Reputation: 2768
In MySQL I have 3 tables called "product", "product_group" and "product_category"
Products can be related to each other via the "product_group" table.
Products can appear in particular categories via the "product_category" table.
What I want to do is retrieve all products from a particular category, that either have a price, or contain one or more child products that have a price.
Here's an example of the tables:
product
=======
product_id price
1 10.00
2 20.00
3 0.00
4 40.00
5 50.00
6 0.00
7 0.00
8 0.00
9 0.00
10 0.00
11 1.99
product_group
=============
product_id child_product_id
6 1
6 2
7 3
7 4
8 9
product_category
================
category_id product_id
1 5
1 6
1 7
1 8
1 10
2 11
This means that products 1 and 2 are children of product 6. Products 3 and 4 are children of product 7. Product 9 is a child of product 8.

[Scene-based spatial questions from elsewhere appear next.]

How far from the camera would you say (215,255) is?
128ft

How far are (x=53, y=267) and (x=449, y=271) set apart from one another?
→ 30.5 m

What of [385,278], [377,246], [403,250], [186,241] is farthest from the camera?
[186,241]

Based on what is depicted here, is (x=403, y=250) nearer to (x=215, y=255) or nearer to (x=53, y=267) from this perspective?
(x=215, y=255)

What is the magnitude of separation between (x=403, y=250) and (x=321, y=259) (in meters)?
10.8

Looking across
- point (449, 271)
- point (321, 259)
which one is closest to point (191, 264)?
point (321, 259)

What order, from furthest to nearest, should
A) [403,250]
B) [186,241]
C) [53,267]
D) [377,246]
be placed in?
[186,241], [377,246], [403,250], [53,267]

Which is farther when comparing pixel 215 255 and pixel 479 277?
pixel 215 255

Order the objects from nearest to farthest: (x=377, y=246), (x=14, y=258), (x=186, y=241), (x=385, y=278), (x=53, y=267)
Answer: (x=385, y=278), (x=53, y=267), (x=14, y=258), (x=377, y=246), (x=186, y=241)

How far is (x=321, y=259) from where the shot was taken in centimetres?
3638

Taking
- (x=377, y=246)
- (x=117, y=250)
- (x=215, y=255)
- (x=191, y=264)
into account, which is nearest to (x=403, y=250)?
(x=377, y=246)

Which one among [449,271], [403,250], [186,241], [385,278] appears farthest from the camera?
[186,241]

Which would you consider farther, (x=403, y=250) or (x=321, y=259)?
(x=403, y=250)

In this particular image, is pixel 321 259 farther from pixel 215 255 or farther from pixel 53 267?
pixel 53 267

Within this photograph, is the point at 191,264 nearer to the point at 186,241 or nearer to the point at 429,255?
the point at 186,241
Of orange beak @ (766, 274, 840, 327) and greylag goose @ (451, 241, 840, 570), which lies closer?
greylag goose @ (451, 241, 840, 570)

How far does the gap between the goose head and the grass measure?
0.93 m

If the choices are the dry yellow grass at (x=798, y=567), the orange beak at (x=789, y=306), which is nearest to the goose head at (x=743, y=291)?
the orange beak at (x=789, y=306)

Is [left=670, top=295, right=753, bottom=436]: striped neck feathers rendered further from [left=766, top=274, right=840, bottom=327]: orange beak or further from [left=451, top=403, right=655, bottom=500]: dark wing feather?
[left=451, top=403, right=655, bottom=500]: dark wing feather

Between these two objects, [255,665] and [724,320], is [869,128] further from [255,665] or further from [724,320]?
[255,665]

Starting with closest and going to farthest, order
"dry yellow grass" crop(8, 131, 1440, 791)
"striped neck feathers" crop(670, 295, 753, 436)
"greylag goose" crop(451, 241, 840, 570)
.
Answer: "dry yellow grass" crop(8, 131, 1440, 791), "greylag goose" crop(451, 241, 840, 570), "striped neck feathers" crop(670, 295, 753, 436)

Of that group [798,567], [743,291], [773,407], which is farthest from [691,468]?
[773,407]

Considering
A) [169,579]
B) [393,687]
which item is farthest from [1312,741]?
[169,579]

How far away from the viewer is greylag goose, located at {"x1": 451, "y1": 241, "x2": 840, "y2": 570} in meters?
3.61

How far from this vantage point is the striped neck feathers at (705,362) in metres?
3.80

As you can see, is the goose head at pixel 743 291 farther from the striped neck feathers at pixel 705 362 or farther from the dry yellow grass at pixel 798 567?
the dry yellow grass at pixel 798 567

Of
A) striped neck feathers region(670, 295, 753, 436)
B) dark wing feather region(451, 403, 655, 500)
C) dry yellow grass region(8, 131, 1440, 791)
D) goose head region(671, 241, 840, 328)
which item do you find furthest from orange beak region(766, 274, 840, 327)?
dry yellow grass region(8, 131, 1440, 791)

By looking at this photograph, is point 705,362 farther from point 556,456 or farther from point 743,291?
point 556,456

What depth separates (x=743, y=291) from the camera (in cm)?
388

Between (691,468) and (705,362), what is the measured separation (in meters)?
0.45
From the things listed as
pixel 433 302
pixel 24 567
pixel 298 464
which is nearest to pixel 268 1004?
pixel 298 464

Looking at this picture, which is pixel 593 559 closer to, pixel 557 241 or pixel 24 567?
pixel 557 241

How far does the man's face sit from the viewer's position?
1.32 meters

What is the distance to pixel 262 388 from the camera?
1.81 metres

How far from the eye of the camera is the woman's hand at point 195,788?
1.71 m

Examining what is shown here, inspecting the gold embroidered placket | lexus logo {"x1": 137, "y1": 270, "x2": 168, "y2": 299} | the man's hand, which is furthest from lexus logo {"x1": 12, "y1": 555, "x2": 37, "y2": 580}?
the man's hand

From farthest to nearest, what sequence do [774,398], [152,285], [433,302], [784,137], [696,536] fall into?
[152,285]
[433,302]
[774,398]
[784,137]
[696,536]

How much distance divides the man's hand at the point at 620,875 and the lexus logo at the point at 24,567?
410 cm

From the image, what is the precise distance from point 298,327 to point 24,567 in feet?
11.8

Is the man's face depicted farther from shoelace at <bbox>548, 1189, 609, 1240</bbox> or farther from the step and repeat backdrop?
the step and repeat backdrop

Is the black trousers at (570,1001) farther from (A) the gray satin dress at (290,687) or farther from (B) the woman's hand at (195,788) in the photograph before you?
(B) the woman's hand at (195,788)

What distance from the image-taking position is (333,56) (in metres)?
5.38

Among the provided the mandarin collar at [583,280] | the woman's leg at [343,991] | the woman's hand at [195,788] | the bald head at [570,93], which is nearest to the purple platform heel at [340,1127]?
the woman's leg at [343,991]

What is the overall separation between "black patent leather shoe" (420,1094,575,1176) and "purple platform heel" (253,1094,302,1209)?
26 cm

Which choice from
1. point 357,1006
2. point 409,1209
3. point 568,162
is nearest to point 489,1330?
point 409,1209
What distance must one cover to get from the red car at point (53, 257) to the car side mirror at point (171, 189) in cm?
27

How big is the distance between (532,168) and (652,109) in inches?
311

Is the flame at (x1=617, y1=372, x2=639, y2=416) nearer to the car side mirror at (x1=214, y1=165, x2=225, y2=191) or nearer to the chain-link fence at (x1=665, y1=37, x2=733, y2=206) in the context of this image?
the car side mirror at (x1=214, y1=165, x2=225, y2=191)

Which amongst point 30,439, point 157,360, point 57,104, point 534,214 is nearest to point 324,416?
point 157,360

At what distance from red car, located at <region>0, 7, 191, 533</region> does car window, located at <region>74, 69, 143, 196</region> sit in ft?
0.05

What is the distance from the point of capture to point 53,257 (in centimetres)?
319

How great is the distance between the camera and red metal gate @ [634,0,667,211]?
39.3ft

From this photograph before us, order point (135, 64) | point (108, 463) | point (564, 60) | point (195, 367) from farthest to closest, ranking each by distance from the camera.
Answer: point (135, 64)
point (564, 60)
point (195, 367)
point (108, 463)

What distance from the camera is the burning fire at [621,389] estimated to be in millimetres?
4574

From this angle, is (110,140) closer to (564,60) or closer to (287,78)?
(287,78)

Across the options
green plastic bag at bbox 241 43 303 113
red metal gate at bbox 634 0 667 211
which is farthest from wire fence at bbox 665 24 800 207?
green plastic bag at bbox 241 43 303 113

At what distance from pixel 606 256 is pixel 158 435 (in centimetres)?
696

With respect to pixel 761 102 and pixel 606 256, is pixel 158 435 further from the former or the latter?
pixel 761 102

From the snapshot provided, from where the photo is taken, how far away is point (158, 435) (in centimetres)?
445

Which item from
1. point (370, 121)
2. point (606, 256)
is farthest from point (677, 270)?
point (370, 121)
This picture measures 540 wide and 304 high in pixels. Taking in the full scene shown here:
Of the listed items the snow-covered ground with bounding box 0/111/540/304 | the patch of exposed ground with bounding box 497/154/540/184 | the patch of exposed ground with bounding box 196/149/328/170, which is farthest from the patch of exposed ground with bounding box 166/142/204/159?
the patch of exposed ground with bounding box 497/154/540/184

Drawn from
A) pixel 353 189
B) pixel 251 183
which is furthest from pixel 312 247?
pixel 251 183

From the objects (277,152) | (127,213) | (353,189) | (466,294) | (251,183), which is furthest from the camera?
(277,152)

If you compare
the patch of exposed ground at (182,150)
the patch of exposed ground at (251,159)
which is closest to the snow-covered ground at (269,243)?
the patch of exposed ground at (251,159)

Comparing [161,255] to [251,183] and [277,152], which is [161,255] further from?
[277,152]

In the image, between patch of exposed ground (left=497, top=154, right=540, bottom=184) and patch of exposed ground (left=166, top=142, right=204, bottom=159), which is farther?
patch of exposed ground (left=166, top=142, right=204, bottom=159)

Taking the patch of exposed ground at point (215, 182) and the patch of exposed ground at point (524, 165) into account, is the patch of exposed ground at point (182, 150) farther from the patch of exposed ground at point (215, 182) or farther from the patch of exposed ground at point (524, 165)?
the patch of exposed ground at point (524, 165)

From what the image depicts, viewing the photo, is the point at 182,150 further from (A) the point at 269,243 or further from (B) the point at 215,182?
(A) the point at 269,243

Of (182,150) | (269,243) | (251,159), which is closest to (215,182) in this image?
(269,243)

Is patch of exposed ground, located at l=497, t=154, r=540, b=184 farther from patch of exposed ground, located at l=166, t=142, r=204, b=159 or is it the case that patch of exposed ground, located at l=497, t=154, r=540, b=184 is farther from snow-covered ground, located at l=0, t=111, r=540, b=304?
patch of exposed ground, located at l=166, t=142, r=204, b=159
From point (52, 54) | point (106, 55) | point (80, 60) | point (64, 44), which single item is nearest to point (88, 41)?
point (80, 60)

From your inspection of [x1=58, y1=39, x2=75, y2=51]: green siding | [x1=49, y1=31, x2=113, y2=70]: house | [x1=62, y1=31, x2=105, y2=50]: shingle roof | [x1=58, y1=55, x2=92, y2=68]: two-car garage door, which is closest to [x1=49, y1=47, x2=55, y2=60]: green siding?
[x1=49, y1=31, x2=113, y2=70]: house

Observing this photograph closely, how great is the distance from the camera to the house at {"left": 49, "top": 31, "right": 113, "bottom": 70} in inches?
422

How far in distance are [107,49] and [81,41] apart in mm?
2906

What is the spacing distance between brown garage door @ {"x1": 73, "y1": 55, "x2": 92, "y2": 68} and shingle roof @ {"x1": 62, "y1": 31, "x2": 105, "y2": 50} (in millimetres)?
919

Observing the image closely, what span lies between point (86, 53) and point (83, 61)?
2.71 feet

Products 5, 6, 7, 8 and 10 are in category 1.
What I want is a query to return all products in category 1 that either have a price, or contain one or more children that have a price. So I would expect to get products 5, 6, 7. Although products 8 and 10 are in category 1 I don't want these as they don't have a price, and they don't contain children that have a price.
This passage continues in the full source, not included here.